To view more examples on setting up OAuth Token validator check test/perl/api-gateway/validation/oauth2/userProfileValidator.t.

Developer guide

Install the api-gateway first

Since this module is running inside the api-gateway, make sure the api-gateway binary is installed under /usr/local/sbin. You should have 2 binaries in there: api-gateway and nginx, the latter being only a symbolik link.

Update git submodules

git submodule update --init --recursive

Running the tests

To run unit tests and integration tests, use ./run_tests.sh

Unit tests

In order to run the unit tests, the command is ./run_unit_tests.sh

Integration tests

With docker

make test-docker

This command spins up 2 containers ( Redis and API Gateway ) and executes the tests in test/perl

With native binary

make test

The tests are based on the test-nginx library. This library is added a git submodule under test/resources/test-nginx/ folder, from https://github.com/agentzh/test-nginx.

Test files are located in test/perl.
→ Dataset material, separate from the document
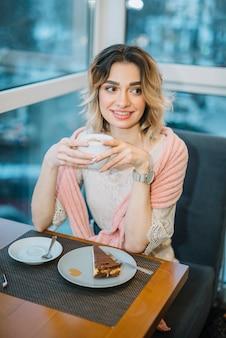 Elegante jovem mulher positiva com copo de bebida perto de smartphone e sobremesa na mesa no café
The other libraries such as Redis, test-nginx are located in test/resources/. Other files used when running the test are also located in test/resources.
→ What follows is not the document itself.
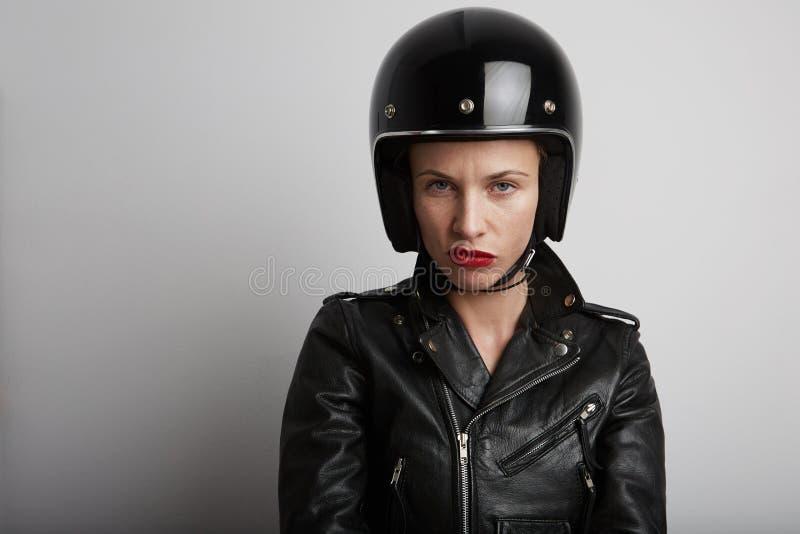 Retrato del primer de la mujer del motorista sobre el fondo blanco, el casco juguetón negro elegante que lleva y la chaqueta de c fotografía de archivo libre de regalías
When tests execute with make tests, a few things are happening:

• Redis server is compiled and installed in target/redis-${redis_version}. The compilation happens only once, not for every tests run, unless make clear is executed.
• Redis server is started
• api-gateway process is started for each test and then closed. The root folder for api-gateway is target/servroot
• some test files may output the logs to separate files under target/test-logs
• when tests complete successfully, Redis server is closed

Prerequisites

MacOS

First make sure you have Test::Nginx installed. You can get it from CPAN with something like that:

sudo perl -MCPAN -e 'install Test::Nginx'

( ref: http://forum.nginx.org/read.php?2,185570,185679 )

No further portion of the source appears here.